Aim of the task: Below are some entries; report how many of their lines contain the word "google", giving nothing besides the number.

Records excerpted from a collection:
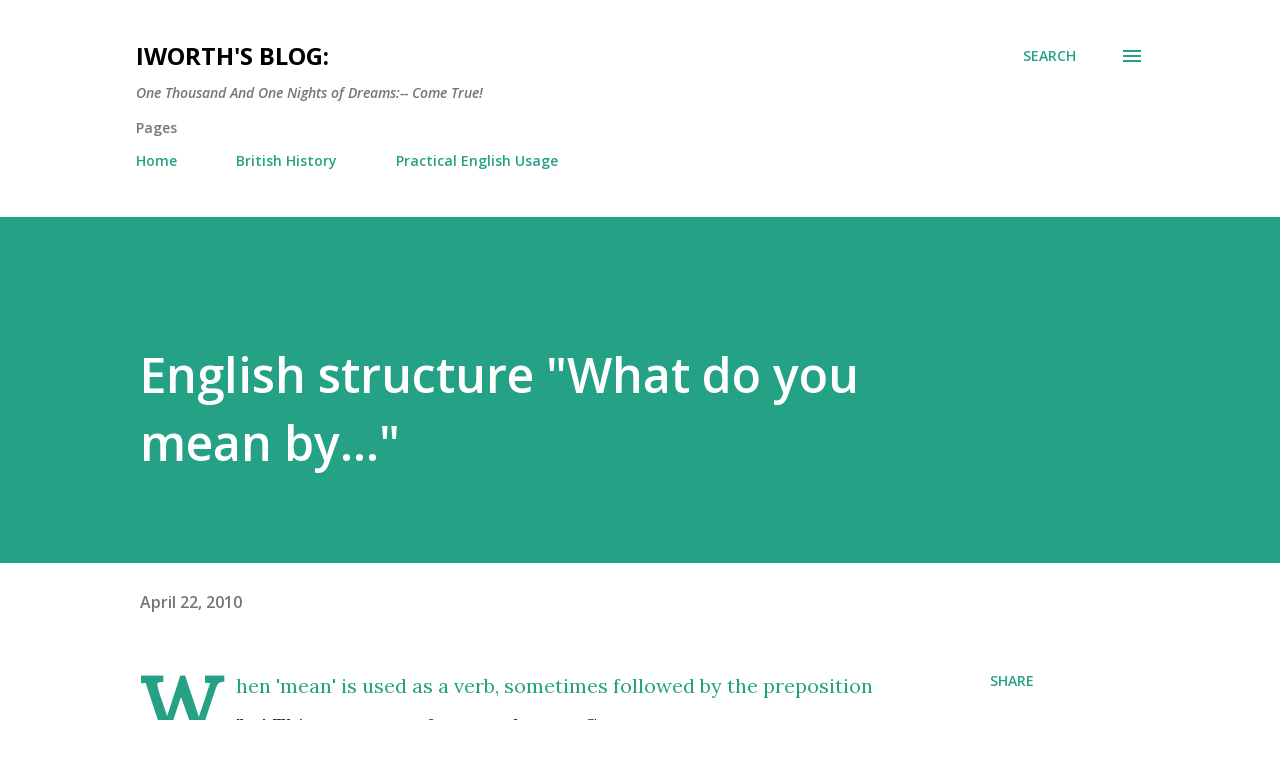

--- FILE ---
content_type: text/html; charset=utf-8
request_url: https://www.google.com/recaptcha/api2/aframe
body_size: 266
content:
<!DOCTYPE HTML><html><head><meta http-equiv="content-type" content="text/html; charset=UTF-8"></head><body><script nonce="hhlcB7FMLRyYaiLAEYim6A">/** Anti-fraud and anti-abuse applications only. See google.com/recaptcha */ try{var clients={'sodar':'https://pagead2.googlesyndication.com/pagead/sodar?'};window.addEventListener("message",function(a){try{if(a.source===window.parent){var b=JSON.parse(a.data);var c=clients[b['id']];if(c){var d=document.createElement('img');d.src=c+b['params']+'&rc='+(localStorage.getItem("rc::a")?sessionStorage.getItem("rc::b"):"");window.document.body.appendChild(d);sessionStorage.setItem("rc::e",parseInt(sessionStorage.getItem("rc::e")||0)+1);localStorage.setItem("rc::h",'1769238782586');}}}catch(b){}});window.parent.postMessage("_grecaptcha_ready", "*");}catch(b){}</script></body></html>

* * *

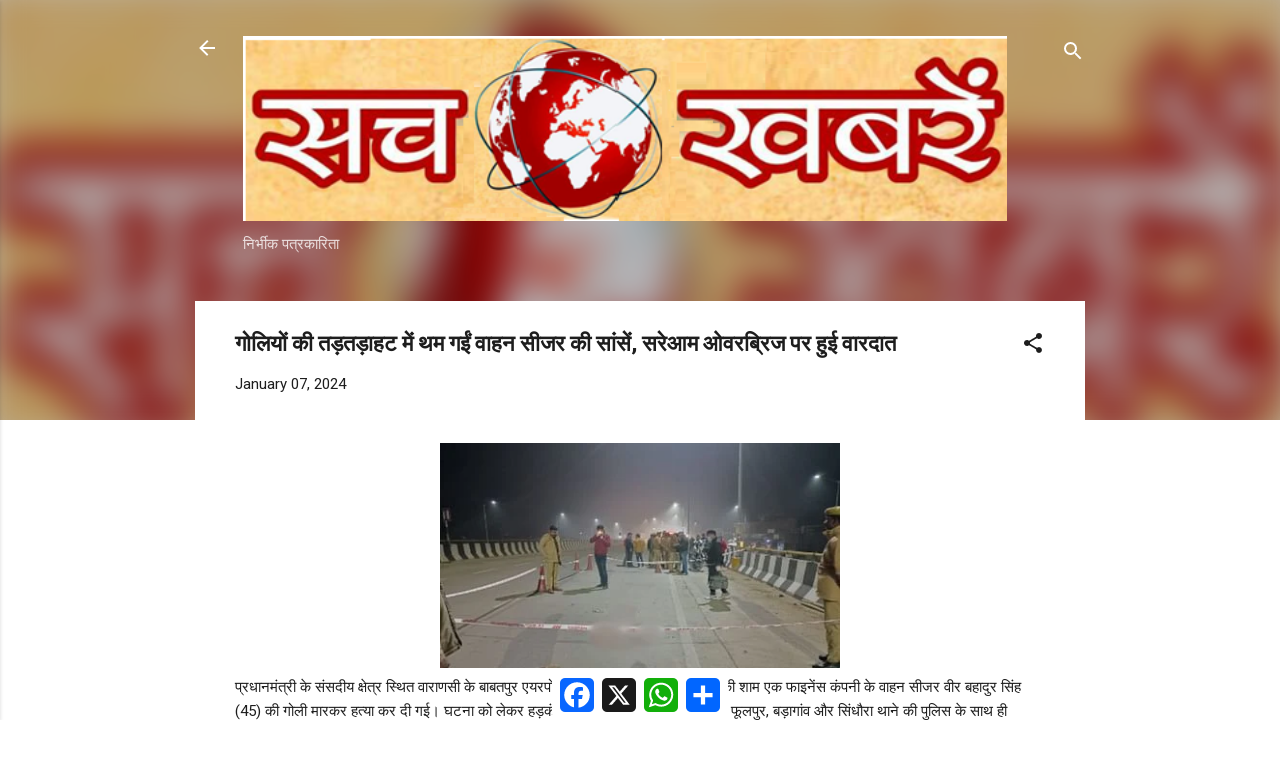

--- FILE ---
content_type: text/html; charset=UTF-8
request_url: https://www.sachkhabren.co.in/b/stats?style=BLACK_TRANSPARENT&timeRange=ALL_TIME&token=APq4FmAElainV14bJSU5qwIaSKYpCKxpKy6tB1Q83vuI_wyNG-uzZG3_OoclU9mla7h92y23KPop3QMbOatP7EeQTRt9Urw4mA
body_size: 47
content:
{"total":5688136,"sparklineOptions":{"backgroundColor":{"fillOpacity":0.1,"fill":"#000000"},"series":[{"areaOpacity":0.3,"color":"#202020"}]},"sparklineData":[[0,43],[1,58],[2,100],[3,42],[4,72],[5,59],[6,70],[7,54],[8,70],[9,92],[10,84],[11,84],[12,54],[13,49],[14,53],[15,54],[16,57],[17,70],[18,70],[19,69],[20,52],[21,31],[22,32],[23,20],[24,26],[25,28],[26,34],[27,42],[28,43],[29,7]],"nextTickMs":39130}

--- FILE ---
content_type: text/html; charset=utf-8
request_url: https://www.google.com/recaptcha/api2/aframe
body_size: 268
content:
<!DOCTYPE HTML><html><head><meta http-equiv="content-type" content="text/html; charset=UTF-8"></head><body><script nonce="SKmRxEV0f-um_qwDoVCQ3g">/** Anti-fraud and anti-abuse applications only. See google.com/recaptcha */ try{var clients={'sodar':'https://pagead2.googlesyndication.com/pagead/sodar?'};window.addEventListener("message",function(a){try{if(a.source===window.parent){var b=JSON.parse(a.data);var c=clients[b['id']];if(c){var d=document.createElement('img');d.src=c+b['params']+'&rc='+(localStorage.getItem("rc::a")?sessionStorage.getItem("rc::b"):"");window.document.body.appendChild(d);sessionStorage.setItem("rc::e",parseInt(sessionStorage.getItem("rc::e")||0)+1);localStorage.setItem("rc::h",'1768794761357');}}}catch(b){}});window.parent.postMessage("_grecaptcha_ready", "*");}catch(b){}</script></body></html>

Task solution: 4